# Need help, bubbles in silicone.



## Mark13 (Mar 11, 2009)

Return the tank. Not worth the risk of shards of broken glass to a dog or cat, or the dollar loss in plants and fish.

Bubbles distributed throughout a bead of silicon adhesive are signs of the silicon having been improperly mixed, or being improperly loaded into its tube/tank/container. Bubbles weaken the silicon joint.

Or if, instead of being distributed throughout, the bubbles are located only right at the surface of the glass, the surface of the glass was not clean when the silicon was applied, and this would be an even weaker joint.

Also, the bubbles will brighten considerably when the tank light is on, standing out like a sore thumb---until the joint blows.


----------



## accordztech (Dec 6, 2004)

Well after driving 60 miles I picked up another. It seems many of the ones in town are just not the best quality. I found one that was perfect, but then in the back one part of the silicone looked like it had paper in it. 

When I took out the water, you couldnt see any bubbles in the silicone, that means it was really pressure pushing it out. 

I picked up one tonight. It has bubbles in the silicone but not as bad as my previous one. Its about 3'' and its on the outer pane of the glass and not the inner like my last one. The rest of the silicone is perfect. Im assuming that this is a better situation because the silicone wont be weak on the inside and only the outside, if a leak got past it then its just a failure lol.
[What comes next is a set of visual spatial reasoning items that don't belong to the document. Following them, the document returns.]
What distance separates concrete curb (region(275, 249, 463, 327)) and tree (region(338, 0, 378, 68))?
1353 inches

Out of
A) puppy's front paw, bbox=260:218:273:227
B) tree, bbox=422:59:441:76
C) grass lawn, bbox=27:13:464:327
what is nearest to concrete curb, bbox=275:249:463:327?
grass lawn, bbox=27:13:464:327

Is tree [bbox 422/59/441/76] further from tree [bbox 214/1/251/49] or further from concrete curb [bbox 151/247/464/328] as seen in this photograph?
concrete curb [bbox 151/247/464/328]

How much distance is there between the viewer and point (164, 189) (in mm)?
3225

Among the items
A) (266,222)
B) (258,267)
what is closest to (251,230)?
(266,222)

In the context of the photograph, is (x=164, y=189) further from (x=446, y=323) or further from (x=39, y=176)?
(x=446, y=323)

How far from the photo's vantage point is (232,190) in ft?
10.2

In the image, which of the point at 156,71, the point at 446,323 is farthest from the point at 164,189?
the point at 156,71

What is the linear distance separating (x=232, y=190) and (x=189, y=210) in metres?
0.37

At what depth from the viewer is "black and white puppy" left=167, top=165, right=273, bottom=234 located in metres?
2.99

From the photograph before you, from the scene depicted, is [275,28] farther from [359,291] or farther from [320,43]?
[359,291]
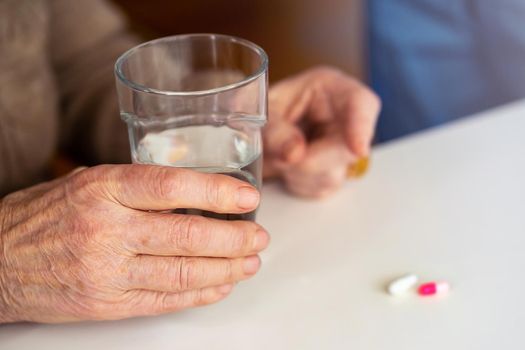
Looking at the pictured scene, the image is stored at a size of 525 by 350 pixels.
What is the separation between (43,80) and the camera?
1.04 meters

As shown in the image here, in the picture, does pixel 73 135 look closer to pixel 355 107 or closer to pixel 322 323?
pixel 355 107

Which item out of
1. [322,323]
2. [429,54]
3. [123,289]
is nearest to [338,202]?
[322,323]

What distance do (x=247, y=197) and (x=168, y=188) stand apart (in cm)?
7

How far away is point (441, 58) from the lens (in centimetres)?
156

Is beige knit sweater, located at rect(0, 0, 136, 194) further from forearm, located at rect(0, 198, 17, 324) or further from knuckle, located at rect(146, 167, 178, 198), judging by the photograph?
knuckle, located at rect(146, 167, 178, 198)

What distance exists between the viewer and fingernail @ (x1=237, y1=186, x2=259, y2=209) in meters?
0.59

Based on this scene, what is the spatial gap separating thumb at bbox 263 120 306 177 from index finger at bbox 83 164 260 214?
26cm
Tomorrow I will go to the last petco in my area to see if they have a better one than mine. You just never know.


----------



## accordztech (Dec 6, 2004)

...I am done with petco tanks! DONE!

Found this near perfect one, went to fill it up and I watched the silicone start spreading and bubbling. 
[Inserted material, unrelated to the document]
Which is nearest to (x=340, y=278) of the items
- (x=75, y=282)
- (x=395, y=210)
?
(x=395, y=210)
Im going to try and get my money back. Their customer service is great, but this is rediculous. Now I have to spend some money on a quality aquarium.


----------



## Sotty (Aug 31, 2012)

maybe my standards are just too low, but were any of these seams leaking? I looked at my tanks around the house and several of mine don;t look that much different. Maybe I'm not picky enough, though I've never had any issues. Though I will admit the aesthetics are a little lacking, but for a buck a gallon...


----------



## Sotty (Aug 31, 2012)

Oh and I'll add these are on my smaller tanks 55 gallon and below. My two big boys that I've owned 120g and 150g seams were both flawless. I feel like the pressures you are sealing with in bigger tanks requires a much closer eye, but with the smaller tanks I'm not sure perfection is necessary.


----------



## NWA-Planted (Aug 27, 2011)

Maybe not.. But from a marketing stand point thats pitiful quality control, I mean I have done my own silicone work on some tanks and nothing I did even turned out that bad!
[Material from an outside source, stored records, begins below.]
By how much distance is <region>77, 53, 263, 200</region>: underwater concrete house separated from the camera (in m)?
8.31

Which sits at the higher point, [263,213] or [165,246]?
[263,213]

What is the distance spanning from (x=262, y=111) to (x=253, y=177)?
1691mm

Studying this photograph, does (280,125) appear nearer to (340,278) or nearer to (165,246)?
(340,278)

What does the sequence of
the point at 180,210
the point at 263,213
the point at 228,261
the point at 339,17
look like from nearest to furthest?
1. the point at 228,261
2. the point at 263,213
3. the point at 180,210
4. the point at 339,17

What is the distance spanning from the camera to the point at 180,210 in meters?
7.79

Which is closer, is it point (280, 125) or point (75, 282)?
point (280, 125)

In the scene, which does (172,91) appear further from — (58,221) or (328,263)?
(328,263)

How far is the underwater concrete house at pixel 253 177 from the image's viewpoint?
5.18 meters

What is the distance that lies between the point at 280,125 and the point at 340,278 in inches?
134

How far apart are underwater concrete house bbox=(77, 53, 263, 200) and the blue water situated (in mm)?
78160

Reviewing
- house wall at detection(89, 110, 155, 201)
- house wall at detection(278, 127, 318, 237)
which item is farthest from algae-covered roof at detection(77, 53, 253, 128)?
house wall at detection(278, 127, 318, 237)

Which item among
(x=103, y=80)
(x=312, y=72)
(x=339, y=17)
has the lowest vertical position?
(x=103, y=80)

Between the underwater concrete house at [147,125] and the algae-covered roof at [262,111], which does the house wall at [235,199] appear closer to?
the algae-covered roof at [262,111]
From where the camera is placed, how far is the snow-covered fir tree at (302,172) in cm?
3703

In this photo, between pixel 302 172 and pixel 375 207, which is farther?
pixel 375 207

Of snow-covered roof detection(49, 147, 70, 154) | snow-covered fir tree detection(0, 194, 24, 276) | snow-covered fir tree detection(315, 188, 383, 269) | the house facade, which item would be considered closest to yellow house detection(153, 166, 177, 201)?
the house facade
Sent from my SCH-I535 using Tapatalk 2


----------



## metallicanick78 (Apr 26, 2011)

thats how most of my seams look. its just aesthetics and "sadly" standard for $/gal tanks. If I could, Id go back in time and just but some quality rimless tanks...


----------



## accordztech (Dec 6, 2004)

So I been through hell.

3 master aquarium 40b size, all have silicone issues. One of them was so bad that when we went to lift one side of the aquarium with nothing in it, the silicone changed colors on the oppisite side.

I even called master aquariums and they said they will send me a perfect one. I guess they didnt fully understand after the first one. Calling them back in the morning.

I was such in a hurry to make my stand, but it seems I will never get a tank. FML. I been doing alot of research and people DO say its cosmetics. But why would I pay for a tank with a seam that isnt 100% and TRUST that I have a dry floor when I come home at night? 

Im going to call glasscages in the morning to see what they can do for me. I may just have to go plexi. If not then im going to sell my stand.


----------



## Hoppy (Dec 24, 2005)

Glasscages isn't noted for perfect seams. I wonder how many of us have had tank leakage due to bad seams? I never have - knock on wood!!


----------



## Mark13 (Mar 11, 2009)

From *Accordztech:* _"I been doing alot of research and people DO say its cosmetics....."_

Response by Mark13:
No, it is *not* cosmetics, except maybe to people who have not yet had a tank blowout. I design complicated car parts for a living, and back in the '80's companies tried to use silicon adhesive for a variety of areas. All of these had tremendous design problems because we were trailblazing into new uses for that adhesive. If I had a dollar for evey time I then heard the phrase "Oh, that's just cosmetic!", and a dollar for every "Well, hell, how was I to know that was a problem", I would have my own private island.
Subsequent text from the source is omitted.